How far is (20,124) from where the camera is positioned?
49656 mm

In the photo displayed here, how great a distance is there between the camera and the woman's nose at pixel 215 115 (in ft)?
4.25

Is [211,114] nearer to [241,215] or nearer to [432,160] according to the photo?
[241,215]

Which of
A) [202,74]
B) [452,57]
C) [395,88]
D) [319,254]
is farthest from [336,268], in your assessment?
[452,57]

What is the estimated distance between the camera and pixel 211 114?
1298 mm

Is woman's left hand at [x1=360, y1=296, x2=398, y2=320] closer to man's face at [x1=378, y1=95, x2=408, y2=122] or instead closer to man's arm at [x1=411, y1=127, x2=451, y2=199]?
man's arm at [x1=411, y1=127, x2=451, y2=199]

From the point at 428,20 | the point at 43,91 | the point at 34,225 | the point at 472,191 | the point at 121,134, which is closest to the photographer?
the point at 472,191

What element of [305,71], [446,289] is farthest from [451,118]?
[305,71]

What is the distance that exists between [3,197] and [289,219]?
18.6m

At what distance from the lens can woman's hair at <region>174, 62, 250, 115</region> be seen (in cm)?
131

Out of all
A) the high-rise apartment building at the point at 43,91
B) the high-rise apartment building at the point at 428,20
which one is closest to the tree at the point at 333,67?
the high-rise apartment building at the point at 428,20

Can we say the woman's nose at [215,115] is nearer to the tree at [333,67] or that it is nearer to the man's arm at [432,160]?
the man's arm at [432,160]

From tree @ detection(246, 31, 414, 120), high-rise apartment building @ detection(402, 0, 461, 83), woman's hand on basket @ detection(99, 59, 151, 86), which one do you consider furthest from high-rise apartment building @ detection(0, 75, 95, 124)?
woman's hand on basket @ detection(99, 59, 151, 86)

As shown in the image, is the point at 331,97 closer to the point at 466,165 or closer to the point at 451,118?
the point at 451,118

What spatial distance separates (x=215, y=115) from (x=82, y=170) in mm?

^^^^^^^^

[Exercise brief]
Quote, word for word, every line starting at the one that contains "Can we say the" and ending with the final line of the entries.

[Exercise output]
Can we say the woman's nose at [215,115] is nearer to the tree at [333,67] or that it is nearer to the man's arm at [432,160]?
the man's arm at [432,160]

From tree @ detection(246, 31, 414, 120), high-rise apartment building @ detection(402, 0, 461, 83), woman's hand on basket @ detection(99, 59, 151, 86), which one do you consider furthest from high-rise apartment building @ detection(0, 75, 95, 124)?
woman's hand on basket @ detection(99, 59, 151, 86)

As shown in the image, is the point at 331,97 closer to the point at 466,165 or closer to the point at 451,118?
the point at 451,118

What spatial distance separates (x=215, y=115) from (x=82, y=170) in mm?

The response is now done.